1.    I use a computer ;D
2.  You can write FAST (if you're a good typer, that is).
3.  So many cool features - different font types, colors, and sizes - plus you can adjust the line-spacing.

Why you should NOT use it:

1.  There is the temptation of Internet.
2. Staring at a screen for a long time isn't healthy for your eyes (mine must really hate me).
3.  Laptops are portable, but certainly no fun to lug around.


Why you should use it:

1.  (concerning first drafts) Unlike with computers, it's easier not to go back and revise when you're supposed to just move on.  That's how first drafts work, after all.
2.  Easily portable - lightweight and doesn't need charging.
3.  You can stare at it for hours on end, and your eyes would be fine (mine would appreciate that, but too bad cuz I like using my computer :D)
4.  Great for writing notes and ideas in the margins (such a beautiful mess, the inside of a notebook) 

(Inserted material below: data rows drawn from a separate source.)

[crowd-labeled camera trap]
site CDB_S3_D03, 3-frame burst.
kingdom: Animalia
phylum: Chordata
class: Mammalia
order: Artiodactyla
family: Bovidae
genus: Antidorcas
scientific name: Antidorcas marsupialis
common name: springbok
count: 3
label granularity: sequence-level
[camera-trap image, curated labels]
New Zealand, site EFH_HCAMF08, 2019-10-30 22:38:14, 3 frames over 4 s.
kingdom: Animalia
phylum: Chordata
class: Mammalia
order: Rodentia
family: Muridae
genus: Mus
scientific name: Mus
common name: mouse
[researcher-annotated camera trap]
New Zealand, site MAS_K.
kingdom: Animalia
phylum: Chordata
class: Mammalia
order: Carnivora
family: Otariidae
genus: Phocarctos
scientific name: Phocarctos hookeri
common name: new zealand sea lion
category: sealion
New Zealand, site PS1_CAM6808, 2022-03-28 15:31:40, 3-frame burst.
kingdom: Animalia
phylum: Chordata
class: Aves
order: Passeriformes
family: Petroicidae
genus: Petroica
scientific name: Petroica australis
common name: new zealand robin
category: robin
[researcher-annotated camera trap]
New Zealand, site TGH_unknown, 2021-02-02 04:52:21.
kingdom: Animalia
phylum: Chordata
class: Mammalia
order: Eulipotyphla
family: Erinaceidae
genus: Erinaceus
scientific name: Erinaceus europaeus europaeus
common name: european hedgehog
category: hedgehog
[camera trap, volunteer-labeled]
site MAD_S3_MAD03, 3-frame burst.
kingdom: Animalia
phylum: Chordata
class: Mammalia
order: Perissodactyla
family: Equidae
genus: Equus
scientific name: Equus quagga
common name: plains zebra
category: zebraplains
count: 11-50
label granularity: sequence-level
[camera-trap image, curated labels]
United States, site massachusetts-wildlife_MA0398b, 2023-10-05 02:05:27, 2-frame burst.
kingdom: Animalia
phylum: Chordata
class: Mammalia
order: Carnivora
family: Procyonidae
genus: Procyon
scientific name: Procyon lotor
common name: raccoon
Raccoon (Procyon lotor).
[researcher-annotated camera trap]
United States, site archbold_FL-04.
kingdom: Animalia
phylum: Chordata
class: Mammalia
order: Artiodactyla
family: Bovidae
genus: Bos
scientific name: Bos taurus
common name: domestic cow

Why you should NOT use it:

1.   Wanna write fast?  Prepare for sloppy handwriting and painful hand cramps.  Yay!
2.  Usually, you're going to write slower than if you type.  Which means slower progress.
3.  Depending on how messy, it may actually turn out the opposite of beautiful.  You'll end up with lots of scribbles and cross-outs, an excess of which will make your work look like garbage.


I've never tried this method, since I don't have a good recorder, but I can see plenty of advantages!  To name a couple, you can "write" while you're driving, and it's even harder than with the Notebook Method to go back and edit.  Some disadvantages would be that since you're just speaking, the quality of your first draft may be poorer than if you were using the Computer Method or Notebook Method.  And we all know how mediocrity stings.  Also, once you've finished the draft, you'll have to write it all down.  I don't know if I'll ever try recording, but I'll be sure to keep it stored in the recesses of my mind as a mere possibility.

Take a closer look at these pros and cons.  Which pros would benefit you the most, or that sound the most fun?  Which cons would annoy you or discourage you the most?  Consider each method carefully before settling on the one you will use to bring to life the wonderful story inside your head.